##### SUPPLIED DATA #####

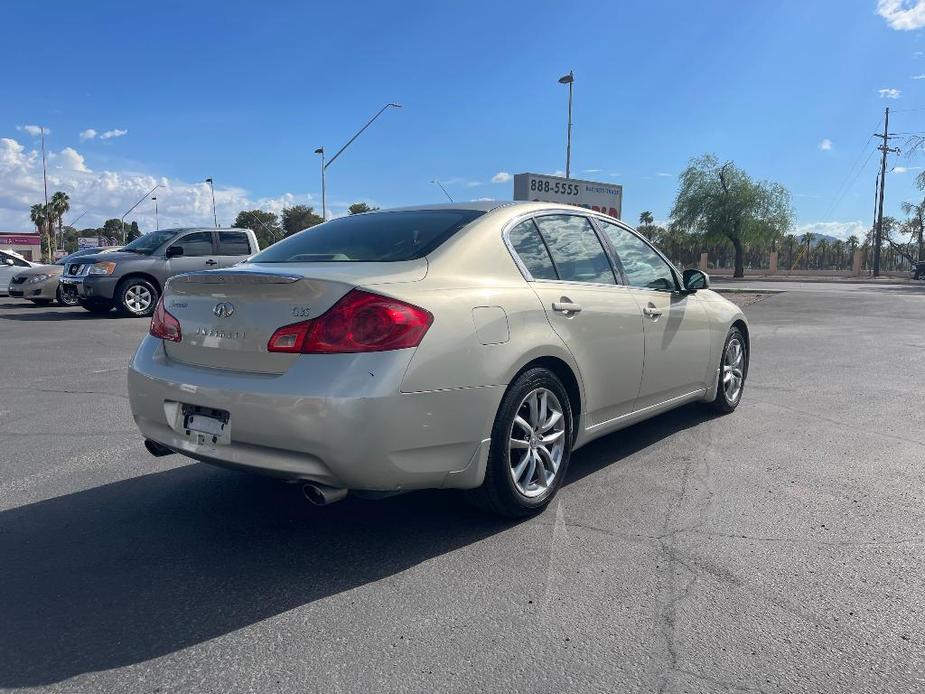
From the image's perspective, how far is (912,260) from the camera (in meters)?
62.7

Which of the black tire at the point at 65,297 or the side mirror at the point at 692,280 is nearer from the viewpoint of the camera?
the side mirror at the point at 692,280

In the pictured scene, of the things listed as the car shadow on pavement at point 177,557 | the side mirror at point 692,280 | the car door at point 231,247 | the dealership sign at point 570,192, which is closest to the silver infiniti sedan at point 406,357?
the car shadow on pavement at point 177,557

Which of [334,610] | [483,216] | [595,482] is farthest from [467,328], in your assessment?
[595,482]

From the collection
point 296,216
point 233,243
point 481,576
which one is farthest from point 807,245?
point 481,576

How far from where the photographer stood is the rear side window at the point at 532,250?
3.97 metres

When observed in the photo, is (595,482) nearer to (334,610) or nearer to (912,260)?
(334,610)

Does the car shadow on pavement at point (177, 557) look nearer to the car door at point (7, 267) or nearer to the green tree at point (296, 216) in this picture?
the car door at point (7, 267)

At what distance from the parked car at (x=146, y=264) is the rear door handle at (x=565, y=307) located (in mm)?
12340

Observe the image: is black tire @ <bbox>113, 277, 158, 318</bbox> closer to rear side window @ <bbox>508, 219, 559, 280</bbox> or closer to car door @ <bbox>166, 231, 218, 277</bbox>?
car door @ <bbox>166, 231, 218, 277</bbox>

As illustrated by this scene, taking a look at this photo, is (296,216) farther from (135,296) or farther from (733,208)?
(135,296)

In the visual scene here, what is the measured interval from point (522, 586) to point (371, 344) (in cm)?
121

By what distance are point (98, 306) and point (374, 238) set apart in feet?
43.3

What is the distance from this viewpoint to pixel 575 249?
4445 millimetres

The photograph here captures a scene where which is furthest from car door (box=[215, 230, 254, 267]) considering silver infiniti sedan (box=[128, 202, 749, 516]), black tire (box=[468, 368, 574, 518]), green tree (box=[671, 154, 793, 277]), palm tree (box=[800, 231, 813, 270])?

#####

— WHAT IS BEING ASKED —
Set down, word for word, only the lines running from the line with "When observed in" to the last line of the listing above. Both of those lines belong in your answer.

— TASK OUTPUT —
When observed in the photo, is (595,482) nearer to (334,610) or nearer to (912,260)?
(334,610)

Does the car shadow on pavement at point (177, 557) look nearer to the car door at point (7, 267) or nearer to the green tree at point (296, 216) in this picture?
the car door at point (7, 267)

At what distance from the parked car at (x=146, y=264) is the rear door handle at (x=565, y=307) located (in mm)?
12340

Observe the image: is black tire @ <bbox>113, 277, 158, 318</bbox> closer to rear side window @ <bbox>508, 219, 559, 280</bbox> or closer to car door @ <bbox>166, 231, 218, 277</bbox>?
car door @ <bbox>166, 231, 218, 277</bbox>

As illustrated by this scene, taking a look at this photo, is (296,216) farther from (135,296) or farther from (733,208)?
(135,296)

In the visual scene here, what is the measured interval from point (522, 586) to point (371, 344) (in cm)?
121

By what distance are point (98, 306) and point (374, 238) set apart in feet?
43.3

What is the distance from this viewpoint to pixel 575 249?
4445 millimetres

The photograph here captures a scene where which is furthest from car door (box=[215, 230, 254, 267]) considering silver infiniti sedan (box=[128, 202, 749, 516]), black tire (box=[468, 368, 574, 518]), green tree (box=[671, 154, 793, 277]), palm tree (box=[800, 231, 813, 270])?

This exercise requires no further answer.